I had connected in a way that made me realize this IS my neighborhood and I am an active and vital member of it. I’m not just someone walking up the street to arrive at a destination. This is where I live. This is were I spend my time. And then I was overwhelmed with this feeling. I may not be able to control the decisions that take place at the global church’s level. I’m probably not able to make everyone happy in the large membership church I am serving (and actually that’s true no matter what size church!). But I do have control over how I live in the space I occupy and the people I interact with. I can have high impact with the people right around me in my day to day living. That I care mightily about this place and we tend to put energy into that which we care about.

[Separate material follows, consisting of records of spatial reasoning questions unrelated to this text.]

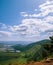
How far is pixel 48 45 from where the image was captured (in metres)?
33.5

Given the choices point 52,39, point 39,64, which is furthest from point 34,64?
point 52,39

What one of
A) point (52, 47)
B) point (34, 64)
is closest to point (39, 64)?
point (34, 64)

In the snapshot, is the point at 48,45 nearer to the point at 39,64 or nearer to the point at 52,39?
the point at 52,39

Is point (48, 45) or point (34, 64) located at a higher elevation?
point (48, 45)

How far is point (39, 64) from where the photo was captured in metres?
22.3

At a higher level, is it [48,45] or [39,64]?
[48,45]

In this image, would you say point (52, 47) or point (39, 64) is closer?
point (39, 64)

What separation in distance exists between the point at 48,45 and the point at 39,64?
11480 mm

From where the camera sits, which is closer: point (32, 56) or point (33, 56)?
point (33, 56)

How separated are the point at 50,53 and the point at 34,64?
1215cm

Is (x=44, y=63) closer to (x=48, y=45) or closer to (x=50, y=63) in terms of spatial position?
(x=50, y=63)

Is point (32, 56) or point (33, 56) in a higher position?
point (32, 56)

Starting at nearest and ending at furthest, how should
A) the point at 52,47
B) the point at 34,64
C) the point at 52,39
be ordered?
the point at 34,64
the point at 52,47
the point at 52,39

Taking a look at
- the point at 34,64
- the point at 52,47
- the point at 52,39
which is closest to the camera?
the point at 34,64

This is not a new revelation and certainly something I knew in my head. But now I felt it in my heart. I saw it in motion as I talked with Officer Kevin. And it helped me take a step back from feeling like the world was looming awfully large before me. It was a prompting for me to focus on my neighborhood. Let me focus on loving my neighbors to the best of my ability. That includes all of my neighbors. Even the ones who drive through 4th Street with their music playing deafening loud. Even the neighbors who double park. Or the neighbors who fuss about the talented buskers playing music on the street corner. Or the neighbors who ask me for money.
It also includes those neighbors who recognize me and Greg when we enter the restaurant now and welcome us warmly. And the neighbors who leave a surprise at our door. And the neighbor who lets me in my building when I’ve locked myself out. And the neighbor who generously gives money to those who ask for it or buys them a sandwhich.
Yes, all of this bubbled up from a 5 minute conversation with a police officer. But there is great power in recognizing your “home”. It is the difference between existing and belonging. And although my neighborhood might not look very much like yours it is mine. And I’m going to do my very best to infuse it with God’s love. Because that is something I indeed have the power to do.